NetBSD-5.0.2/share/doc/iso/ucb/ipc.nr

.\"	$NetBSD: ipc.nr,v 1.2 1998/01/09 06:34:31 perry Exp $
.\"
.NC "The Design of Unix IPC"
.sh 1 "General"
.pp
The ARGO implementation of 
TP and CLNP was designed to fit into the AOS
kernel
as easily as possible.
All the standard protocol hooks are used.
To understand the design, it is useful to have
read 
Leffler, Joy, and Fabry:
\*(lq4.2 BSD Networking Implementation Notes\*(rq July 1983.
This section describes the
design of the IPC support in the AOS kernel.

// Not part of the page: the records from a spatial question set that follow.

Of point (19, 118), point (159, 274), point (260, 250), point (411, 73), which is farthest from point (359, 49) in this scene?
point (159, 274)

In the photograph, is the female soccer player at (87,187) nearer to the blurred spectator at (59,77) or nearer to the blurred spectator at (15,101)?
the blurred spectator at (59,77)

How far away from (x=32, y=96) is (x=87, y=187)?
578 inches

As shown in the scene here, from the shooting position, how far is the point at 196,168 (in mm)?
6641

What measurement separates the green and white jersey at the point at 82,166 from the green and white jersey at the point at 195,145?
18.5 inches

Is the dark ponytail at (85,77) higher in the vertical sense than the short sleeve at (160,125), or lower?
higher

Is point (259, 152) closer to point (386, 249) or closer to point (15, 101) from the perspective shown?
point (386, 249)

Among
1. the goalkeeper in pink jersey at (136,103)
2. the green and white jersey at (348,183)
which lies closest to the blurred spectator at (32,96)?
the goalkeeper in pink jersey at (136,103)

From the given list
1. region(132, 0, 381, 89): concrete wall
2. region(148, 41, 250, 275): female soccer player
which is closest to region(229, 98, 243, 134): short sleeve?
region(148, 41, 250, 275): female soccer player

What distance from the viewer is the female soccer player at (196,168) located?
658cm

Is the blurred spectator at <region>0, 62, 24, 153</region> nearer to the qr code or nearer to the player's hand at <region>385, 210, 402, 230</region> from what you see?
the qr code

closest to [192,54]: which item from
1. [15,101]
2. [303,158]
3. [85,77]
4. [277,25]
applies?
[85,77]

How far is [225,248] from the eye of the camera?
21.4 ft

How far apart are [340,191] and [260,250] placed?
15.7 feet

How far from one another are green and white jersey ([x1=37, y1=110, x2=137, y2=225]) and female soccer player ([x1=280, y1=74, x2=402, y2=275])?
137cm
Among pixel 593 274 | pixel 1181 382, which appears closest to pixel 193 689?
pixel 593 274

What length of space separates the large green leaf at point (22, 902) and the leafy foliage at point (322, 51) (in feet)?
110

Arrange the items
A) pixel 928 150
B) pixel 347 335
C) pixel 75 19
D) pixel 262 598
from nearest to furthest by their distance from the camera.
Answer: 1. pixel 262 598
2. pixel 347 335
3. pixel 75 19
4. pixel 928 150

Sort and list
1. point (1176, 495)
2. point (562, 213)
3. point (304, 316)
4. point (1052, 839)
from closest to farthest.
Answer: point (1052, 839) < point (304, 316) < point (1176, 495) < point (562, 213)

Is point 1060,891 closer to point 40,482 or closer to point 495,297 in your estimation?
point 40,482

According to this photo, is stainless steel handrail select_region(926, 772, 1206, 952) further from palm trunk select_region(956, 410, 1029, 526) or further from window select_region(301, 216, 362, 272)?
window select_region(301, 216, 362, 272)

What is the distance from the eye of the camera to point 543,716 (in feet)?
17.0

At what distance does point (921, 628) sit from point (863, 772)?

.sh 1 "Functional Unit Overview"
.pp
The 
AOS
kernel
is a monolithic program of considerable size and complexity.
The code can be separated into parts of distinct function,
but there are no kernel processes per se.
The kernel code is either executed on behalf of a user
process, in which case the kernel was entered by a system call, 
or it is executed on behalf of a hardware or software interrupt.
The following sections describe briefly the major functional units 
of the kernel.
.\" FIGURE
.so ../wisc/figs/func_units.nr
.CF
shows the arrangement of these kernel units and 
their interactions.
.sh 2 "The file system."
.pp
.sh 2 "Virtual memory support."
.pp
This includes protection, swapping, paging, and
text sharing.
.sh 2  "Blocked device drivers (disks, tapes)."
.pp
All these drivers share some minor functional units,
such as buffer management and bus support
for the various types of busses on the machine.
.sh 2 "Interprocess communication (IPC)."
.pp
This includes 
support for various protocols, 
buffer management, and a standard interface for inter-protocol
communication.
.sh 2 "Network interface drivers." 
.pp
These drivers are closely tied to the IPC support. 
They use the IPC's buffer management unit rather
than the buffers used by the blocked device drivers.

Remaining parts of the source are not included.